Ces pilules avaient vraiment la côte et, lorsque j'en ai pris, moi aussi, pour la première fois, j'ai passé une soirée géniale à faire la fête dans une boîte de Pigalle, essentiellement fréquentée par des homos. A l'époque, ils étaient les seuls à savoir faire la fête et, sans le milieu homosexuel, plus personne n'aurait pu écrire comme Hemingway "Paris est une fête" ; la ville aurait perdu énormément de son prestige. Ce qui est extraordinaire, c'est qu'ils ont réinventé la fête à une époque où bon nombre d'entre eux mourraient du Sida. Avaient-ils conscience de la fin prochaine de notre monde ? Je n'en sais rien. Les meilleurs boîtes étaient homos, les meilleurs soirée également et la musique techno appartenait à tel point à la culture homosexuel que Fréquence Gay la diffusait jour et nuit.

Profitant de cette ambiance de célébration de la fin d'un monde, Hakim devenait le numéro un de l'ecstasy sur Belleville et Oberkampf, avec un fort taux de pénétration à Pigalle, où la concurrence, très coriace, était fort présente. Mais tout ça, c'était pour rendre service et, au final, à ses yeux, rien de ce qu'il faisait n'était répréhensible. S'il n'y avait pas tous ces gens pour acheter, je ne vendrais rien, affirmait-il. Comme les gens en demandaient, il vendait et, si la loi l'interdisait, c'était encore mieux car ses marges de bénéfices étaient plus importantes.
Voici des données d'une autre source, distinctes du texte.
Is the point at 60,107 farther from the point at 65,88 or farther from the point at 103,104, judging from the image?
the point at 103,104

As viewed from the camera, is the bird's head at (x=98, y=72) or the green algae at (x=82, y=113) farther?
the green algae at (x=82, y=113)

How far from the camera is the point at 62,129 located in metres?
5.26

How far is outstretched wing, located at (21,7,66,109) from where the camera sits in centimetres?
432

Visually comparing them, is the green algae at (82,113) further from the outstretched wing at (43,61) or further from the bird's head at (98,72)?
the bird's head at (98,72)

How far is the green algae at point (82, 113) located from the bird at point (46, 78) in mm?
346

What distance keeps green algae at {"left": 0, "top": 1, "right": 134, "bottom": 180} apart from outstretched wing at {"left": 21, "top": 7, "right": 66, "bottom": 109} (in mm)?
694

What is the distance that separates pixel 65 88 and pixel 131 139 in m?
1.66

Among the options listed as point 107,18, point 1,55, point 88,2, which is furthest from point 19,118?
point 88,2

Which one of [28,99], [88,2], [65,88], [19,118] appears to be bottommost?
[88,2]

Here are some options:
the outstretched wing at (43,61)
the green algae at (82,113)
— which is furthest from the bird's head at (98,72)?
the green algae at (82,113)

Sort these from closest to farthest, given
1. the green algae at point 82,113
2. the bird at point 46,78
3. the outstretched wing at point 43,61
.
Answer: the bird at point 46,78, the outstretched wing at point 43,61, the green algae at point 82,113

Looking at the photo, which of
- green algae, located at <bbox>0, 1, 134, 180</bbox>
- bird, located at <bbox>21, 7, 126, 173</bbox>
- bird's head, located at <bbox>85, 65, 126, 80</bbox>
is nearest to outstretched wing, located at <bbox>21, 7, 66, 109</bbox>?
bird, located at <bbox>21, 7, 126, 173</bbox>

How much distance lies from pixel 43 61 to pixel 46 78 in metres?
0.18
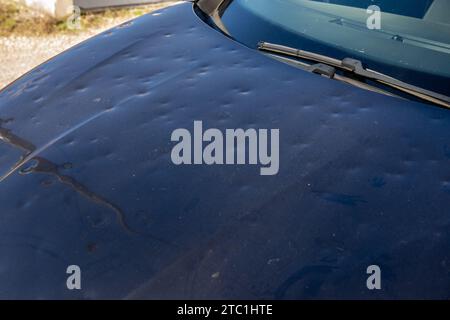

La justice avait donc son rôle à jouer auprès d'Hakim. C'est pourquoi, pour la pérennité de son commerce, et pour son avenir en tant qu'homme libre, il tenait à voir Belleville sans être vu. Il prenait des renseignements sur le maximum de gens qui habitaient le quartier, craignant d'avoir un jour, parmi ses clients, un certain Monsieur "la balance". Il m'expliqua que c'était normal, qu'ayant vécus 20 ans dans ce quartier, ils voyait passer toutes les têtes et ne les oubliait pas après. Bien avant que je ne fasse sa connaissance, il savait qui j'étais. Il savait que je travaillais de nuit et que je sortais avec Sandra. Sur elle, il en savait davantage encore, mais il ne m'a jamais rien dit, si ce n'est qu'il lui avait vendu de l'ecstasy une ou deux fois, comme ça, pour lui rendre service.

:: Commentaire
Ce chapitre était à l'origine le 4eme du roman. Cependant, bien que l'idée qui me l'avait fait écrire me semble toujours assez bonne ( montrer, à travers l'exemple d'Hakim que les jeunes qui commettent des délits n'ont pas l'impression de faire quelque chose de répréhensible ) il n'apportait rien au roman. Une lectrice me l'a dit et en relisant l'ensemble de ce que j'avais écrit, j'ai été du même avis qu'elle.
Espérons que certaines idées de ce chapitre puissent réaparaître ailleurs dans le roman.